Gestelde opdracht A: Leg aan de hand van het stuk over luilakbollen uit waarom Amsterdam zelf activiteiten ging organiseren rond luilak.
Gestelde opdracht B: Neem uit het stuk over luilakbollen woord voor woord het deel over dat begint bij de woorden met "De zaterdag voorafgaand" en eindigt met "naar de film.".

Luilakbollen voor langslapers!

Alleen dit weekend hebben we luilakbollen voor langslapers! Deze traditie hoort bij Pinksteren en daarom maken we ze tot en met zondag – Tweede Pinksterdag zijn we gesloten. Het lijken krentenbollen, maar zijn het niet! Probeer deze bruine, gevulde broodjes met een mooi verhaal:  

Heb jij een luilak in de familie? Geef hem of haar dan een heerlijke luilakbol! De variant die wij maken zijn gevulde, bruine, zachte broodjes met rozijnen en lekker zoete cranberries! Alleen vrijdag, zaterdag en zondag verkrijgbaar. Waar komt dit verhaal vandaan?

De zaterdag voorafgaand aan Pinksteren is het luilak. De winterduivel werd verjaagd en men vierde het weer tot bloei komen van de natuur. Het verhaal gaat terug naar de jaren ’20 en ’30 van de vorige eeuw. Joelend ging men met pannen, met lege blikjes aan je fiets door de straten of belletje lellen in het holst van de nacht om langslapers of luilakken wakker te maken. Men zong hierbij luilakliedjes. Het was een onschuldige traditie in het westen van Nederland die in de jaren ’50 en ’60 ontspoorde met vernielingen en brandstichting. De stad Amsterdam loste dit op door zelf activiteiten te gaan organiseren en zo kon je om 5 uur ’s ochtends naar de film.

Wie als laatste uit zijn bed kwam deze zaterdag moest trakteren: “Luilak, slaapzak’, klonk het overal, ‘beddejak, kermispop, staat om negen ure op”. Ook degene die te laat op het werk was moest eraan geloven, degene die als laatste zijn kraam klaar had op de markt of de dienstmeid die als laatste klaar was met mattenkloppen.

Aangeleverd materiaal:
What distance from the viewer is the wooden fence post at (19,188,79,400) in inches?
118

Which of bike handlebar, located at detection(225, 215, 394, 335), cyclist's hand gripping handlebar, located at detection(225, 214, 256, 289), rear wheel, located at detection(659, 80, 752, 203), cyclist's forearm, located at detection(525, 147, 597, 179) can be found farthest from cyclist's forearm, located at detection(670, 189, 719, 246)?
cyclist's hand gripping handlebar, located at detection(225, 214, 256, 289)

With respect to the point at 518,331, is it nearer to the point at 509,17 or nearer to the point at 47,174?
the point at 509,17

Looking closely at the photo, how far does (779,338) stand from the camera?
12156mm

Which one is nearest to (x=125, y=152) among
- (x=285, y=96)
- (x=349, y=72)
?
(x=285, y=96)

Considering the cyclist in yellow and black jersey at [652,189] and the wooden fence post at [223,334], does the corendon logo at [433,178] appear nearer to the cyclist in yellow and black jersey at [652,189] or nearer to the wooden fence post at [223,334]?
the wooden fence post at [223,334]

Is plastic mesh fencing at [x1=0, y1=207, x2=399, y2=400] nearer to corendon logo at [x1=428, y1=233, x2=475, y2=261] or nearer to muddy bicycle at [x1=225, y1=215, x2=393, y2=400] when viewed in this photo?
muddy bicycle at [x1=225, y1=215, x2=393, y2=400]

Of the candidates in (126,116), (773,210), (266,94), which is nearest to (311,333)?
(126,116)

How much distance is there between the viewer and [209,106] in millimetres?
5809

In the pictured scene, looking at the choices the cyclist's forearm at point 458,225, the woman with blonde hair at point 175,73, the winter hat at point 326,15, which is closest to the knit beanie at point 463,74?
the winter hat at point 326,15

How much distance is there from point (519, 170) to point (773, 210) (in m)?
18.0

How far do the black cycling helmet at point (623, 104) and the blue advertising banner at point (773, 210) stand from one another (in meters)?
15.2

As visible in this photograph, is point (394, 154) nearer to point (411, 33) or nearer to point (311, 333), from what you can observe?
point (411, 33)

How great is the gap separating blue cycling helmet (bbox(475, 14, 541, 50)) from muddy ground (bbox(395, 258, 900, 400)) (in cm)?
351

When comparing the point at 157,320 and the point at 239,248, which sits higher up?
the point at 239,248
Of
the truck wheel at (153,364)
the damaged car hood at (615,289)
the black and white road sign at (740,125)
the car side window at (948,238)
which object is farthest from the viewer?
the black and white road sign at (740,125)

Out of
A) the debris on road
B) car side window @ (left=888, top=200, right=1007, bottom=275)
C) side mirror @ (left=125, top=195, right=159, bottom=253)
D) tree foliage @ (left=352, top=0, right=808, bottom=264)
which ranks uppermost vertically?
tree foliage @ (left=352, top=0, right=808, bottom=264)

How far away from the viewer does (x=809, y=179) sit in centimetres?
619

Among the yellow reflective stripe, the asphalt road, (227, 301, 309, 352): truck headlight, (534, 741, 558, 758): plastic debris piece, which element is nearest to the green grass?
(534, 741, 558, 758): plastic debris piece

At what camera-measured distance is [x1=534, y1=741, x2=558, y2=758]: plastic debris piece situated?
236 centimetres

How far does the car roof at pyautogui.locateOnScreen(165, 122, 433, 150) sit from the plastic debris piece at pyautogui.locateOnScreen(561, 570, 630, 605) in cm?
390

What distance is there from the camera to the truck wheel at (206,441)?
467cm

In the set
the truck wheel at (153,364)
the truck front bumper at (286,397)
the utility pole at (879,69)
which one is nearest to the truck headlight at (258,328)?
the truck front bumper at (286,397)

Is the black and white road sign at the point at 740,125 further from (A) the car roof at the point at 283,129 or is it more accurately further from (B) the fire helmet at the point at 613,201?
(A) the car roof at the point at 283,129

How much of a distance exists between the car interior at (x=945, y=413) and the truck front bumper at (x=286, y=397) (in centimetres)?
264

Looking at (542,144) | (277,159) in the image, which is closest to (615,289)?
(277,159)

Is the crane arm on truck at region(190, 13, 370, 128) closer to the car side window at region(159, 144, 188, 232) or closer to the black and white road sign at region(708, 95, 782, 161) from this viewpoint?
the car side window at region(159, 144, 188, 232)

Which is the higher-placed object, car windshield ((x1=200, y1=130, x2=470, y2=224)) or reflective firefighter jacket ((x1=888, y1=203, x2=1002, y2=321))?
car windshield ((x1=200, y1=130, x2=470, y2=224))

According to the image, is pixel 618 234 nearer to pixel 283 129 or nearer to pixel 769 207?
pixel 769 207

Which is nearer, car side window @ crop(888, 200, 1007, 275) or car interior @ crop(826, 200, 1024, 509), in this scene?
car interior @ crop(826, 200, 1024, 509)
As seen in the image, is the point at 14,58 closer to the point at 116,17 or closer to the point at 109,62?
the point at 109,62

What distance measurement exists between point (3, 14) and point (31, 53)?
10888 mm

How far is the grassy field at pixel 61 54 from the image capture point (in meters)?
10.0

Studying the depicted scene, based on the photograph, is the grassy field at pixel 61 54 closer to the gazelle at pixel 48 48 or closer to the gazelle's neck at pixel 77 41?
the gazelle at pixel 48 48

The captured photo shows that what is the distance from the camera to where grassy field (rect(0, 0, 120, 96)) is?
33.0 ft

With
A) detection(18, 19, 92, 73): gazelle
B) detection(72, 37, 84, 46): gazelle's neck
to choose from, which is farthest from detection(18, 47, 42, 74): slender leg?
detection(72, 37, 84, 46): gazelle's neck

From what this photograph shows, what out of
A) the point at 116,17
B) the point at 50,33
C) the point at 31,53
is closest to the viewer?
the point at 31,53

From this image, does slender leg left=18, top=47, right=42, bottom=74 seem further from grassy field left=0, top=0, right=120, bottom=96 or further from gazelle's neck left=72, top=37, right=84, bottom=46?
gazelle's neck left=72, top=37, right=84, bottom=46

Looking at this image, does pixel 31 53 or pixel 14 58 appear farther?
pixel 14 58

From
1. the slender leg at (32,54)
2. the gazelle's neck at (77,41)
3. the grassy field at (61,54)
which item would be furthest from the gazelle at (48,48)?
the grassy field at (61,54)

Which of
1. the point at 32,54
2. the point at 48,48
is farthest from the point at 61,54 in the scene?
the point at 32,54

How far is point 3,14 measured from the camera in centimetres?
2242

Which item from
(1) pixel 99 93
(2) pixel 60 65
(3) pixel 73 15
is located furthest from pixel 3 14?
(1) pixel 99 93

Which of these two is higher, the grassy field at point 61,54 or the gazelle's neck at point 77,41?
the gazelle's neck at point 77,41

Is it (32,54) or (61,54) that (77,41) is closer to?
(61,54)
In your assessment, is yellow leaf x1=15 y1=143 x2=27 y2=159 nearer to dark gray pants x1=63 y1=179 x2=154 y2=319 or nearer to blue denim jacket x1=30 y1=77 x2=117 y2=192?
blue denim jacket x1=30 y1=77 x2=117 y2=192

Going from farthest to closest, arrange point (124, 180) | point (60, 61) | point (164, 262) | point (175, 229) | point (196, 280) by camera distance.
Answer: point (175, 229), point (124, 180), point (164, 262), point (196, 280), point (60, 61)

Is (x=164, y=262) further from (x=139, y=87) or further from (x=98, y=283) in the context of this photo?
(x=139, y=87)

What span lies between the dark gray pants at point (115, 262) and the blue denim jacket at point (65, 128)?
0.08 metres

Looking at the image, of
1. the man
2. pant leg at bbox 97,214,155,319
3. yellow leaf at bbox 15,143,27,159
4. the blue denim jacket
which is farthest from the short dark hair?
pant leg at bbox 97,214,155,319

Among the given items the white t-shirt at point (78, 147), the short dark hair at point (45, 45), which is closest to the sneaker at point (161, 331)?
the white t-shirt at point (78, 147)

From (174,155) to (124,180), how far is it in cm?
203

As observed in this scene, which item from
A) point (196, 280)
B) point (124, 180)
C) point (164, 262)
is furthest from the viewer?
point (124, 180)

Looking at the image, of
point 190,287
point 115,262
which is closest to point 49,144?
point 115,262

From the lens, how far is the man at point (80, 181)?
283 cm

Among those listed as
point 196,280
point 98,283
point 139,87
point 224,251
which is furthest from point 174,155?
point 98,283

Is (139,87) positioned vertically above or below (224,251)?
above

Uitwerking A: De eerst onschuldige luilaktraditie liep in de jaren '50 en '60 uit de hand met vernielingen en brandstichting. Amsterdam loste dat op door zelf activiteiten te organiseren, zodat je bijvoorbeeld om 5 uur 's ochtends naar de film kon.

Uitwerking B:
De zaterdag voorafgaand aan Pinksteren is het luilak. De winterduivel werd verjaagd en men vierde het weer tot bloei komen van de natuur. Het verhaal gaat terug naar de jaren ’20 en ’30 van de vorige eeuw. Joelend ging men met pannen, met lege blikjes aan je fiets door de straten of belletje lellen in het holst van de nacht om langslapers of luilakken wakker te maken. Men zong hierbij luilakliedjes. Het was een onschuldige traditie in het westen van Nederland die in de jaren ’50 en ’60 ontspoorde met vernielingen en brandstichting. De stad Amsterdam loste dit op door zelf activiteiten te gaan organiseren en zo kon je om 5 uur ’s ochtends naar de film.